Illumina/DRAGMAP

Dragmap failed ERROR: This thread caught an exception first

Opened this issue · 27 comments

Hi,

I want to test dragmap (currently I'm using Bwa mem2) but I get an error.
First precision : I use dragmap with a Conda env, the last version.
Command used:

dragen-os \
-r ${REF_Genome} \
-1 ${Fastq_DIR}/${read1} \
-2 ${Fastq_DIR}/${read2} \
--RGID HG001 \
--RGSM HG001 \
--num-threads ${CPU_number} \
| samtools view \
-b \
-h \
-L ${BED} \
-@ 2 \
> ${Align_DIR}/${ID}.trimmed.align.filtered.bam 2> ${Align_DIR}/logs/${ID}.trimmed.align.filtered.log

It failed after less than 2 minutes. At first it seems to work normally, in multithreading. But then it only uses one thread and it ends up failing.
I get a start of bam with aligned reads.

I am using 11 threads and I have 90G of memory.

The log file:

2021-10-20 18:51:23 [2ba35fd534c0] Version: 1.2.1
2021-10-20 18:51:23 [2ba35fd534c0] argc: 13 argv: dragen-os -r /shared/projects/gentaumix/dragen/reference -1 /shared/projects/gentaumix/HG001/02_Trimming/fastq_drag/HG001.trimmed.R1.fastq.gz -2 /shared/projects/gentaumix/HG001/02_Trimming/fastq_drag/HG001.trimmed.R2.fastq.gz --RGID HG001 --RGSM HG001 --num-threads 11
decompHashTableCtxInit...
0.824 seconds
decompHashTableHeader...
0.002 seconds
decompHashTableLiterals...
1.926 seconds
decompHashTableExtIndex...
0.041 seconds
decompHashTableAutoHits...
44.869 seconds
decompHashTableSetFlags...
6.205 seconds
finished decompress
Running dual fastq workflow on 11 threads.

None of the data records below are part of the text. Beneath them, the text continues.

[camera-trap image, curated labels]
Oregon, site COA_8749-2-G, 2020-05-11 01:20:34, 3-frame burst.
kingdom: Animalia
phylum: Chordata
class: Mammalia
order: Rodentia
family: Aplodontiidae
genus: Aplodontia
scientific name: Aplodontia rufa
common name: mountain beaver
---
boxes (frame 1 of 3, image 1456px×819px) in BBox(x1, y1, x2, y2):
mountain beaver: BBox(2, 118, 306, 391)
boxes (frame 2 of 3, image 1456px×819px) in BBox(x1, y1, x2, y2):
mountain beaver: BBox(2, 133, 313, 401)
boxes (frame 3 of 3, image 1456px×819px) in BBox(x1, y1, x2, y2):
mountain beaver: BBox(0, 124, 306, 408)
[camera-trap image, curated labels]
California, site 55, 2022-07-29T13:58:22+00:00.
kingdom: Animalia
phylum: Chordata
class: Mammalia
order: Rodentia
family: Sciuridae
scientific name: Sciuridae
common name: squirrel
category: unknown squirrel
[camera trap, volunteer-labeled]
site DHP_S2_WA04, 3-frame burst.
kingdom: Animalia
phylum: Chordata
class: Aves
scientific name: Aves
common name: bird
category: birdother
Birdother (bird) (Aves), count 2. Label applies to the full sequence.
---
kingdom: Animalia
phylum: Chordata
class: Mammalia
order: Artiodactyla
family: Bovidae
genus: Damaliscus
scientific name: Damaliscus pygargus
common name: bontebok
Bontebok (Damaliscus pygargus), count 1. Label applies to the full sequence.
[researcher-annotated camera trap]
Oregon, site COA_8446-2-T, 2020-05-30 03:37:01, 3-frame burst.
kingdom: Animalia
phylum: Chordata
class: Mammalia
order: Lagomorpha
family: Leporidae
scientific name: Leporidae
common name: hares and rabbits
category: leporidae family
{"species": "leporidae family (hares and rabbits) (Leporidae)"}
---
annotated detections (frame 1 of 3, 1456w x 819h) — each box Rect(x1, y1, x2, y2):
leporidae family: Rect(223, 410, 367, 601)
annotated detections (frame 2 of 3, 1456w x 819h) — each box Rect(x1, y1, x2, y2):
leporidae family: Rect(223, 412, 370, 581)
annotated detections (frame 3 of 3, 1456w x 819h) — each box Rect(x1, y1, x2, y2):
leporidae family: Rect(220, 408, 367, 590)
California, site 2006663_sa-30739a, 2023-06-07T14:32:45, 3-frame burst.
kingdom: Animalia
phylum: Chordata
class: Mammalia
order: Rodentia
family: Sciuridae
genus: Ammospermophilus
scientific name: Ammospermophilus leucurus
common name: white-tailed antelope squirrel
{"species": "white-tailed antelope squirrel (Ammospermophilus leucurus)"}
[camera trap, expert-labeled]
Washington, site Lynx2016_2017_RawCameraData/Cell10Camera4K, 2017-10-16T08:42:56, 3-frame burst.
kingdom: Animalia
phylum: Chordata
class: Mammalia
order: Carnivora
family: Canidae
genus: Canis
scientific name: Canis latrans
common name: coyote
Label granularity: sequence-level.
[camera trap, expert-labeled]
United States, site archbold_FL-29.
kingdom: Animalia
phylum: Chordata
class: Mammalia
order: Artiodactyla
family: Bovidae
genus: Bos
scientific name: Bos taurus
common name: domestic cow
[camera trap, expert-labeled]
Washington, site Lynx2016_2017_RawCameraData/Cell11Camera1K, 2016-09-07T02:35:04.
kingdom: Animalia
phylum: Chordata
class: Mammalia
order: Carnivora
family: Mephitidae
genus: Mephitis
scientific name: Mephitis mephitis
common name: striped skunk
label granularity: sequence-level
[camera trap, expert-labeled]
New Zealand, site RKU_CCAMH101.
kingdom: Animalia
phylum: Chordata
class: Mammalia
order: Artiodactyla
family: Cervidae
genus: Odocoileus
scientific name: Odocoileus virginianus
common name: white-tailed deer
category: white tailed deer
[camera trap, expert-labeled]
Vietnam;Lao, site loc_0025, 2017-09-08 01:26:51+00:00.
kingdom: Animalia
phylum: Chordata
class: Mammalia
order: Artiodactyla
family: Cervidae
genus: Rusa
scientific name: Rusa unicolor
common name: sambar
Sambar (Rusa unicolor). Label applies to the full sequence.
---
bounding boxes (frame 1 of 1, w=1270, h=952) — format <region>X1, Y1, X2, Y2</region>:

System supports 56 threads.
0 249 0 0 0 0 10000 1 40000 1 1000 0 0 0 6
0 250 0 0 0 0 10000 1 40000 1 1000 0 0 0 5
0 251 0 0 0 0 10000 1 40000 1 1000 0 0 0 4
0 252 0 0 0 0 10000 1 40000 1 1000 0 0 0 3
0 253 0 0 0 0 10000 1 40000 1 1000 0 0 0 2
0 254 0 0 0 0 10000 1 40000 1 1000 0 0 0 1
0 0 271 361 490 392.361 158.769 1 1147 1 789 89456 90372 0 0
Initial paired-end statistics detected for read group all, based on 89456 high quality pairs for FR orientation
Quartiles (25 50 75) = 271 361 490
Mean = 392.361
Standard deviation = 158.769
Rescue radius = 396.924
Effective rescue sigmas = 2.5
Boundaries for mean and standard deviation: low = 1, high = 928
Boundaries for proper pairs: low = 1, high = 1147
NOTE: DRAGEN's insert estimates include corrections for clipping (so they are not identical to TLEN)
[47982249010944] ERROR: This thread caught an exception first

Other precision: I get exactly the same error if I send the results of dragmap in a sam file instead of Samtools view.
other precision : I also tried the version 1.2.0 with the same error

how to solve it?

rizkg commented

Hi,
If that is some public data, could you share the input fastq so that I can replicate the error ?

Hi, If that is some public data, could you share the input fastq so that I can replicate the error ?

It's fastq from this accession : SRR14724533
I used fastp with the default options + poly g tail trimming.
Then i used the fastq output of fastp as an input for dragmap.

rizkg commented

Thanks for the info ! I'll get back to you when I have news.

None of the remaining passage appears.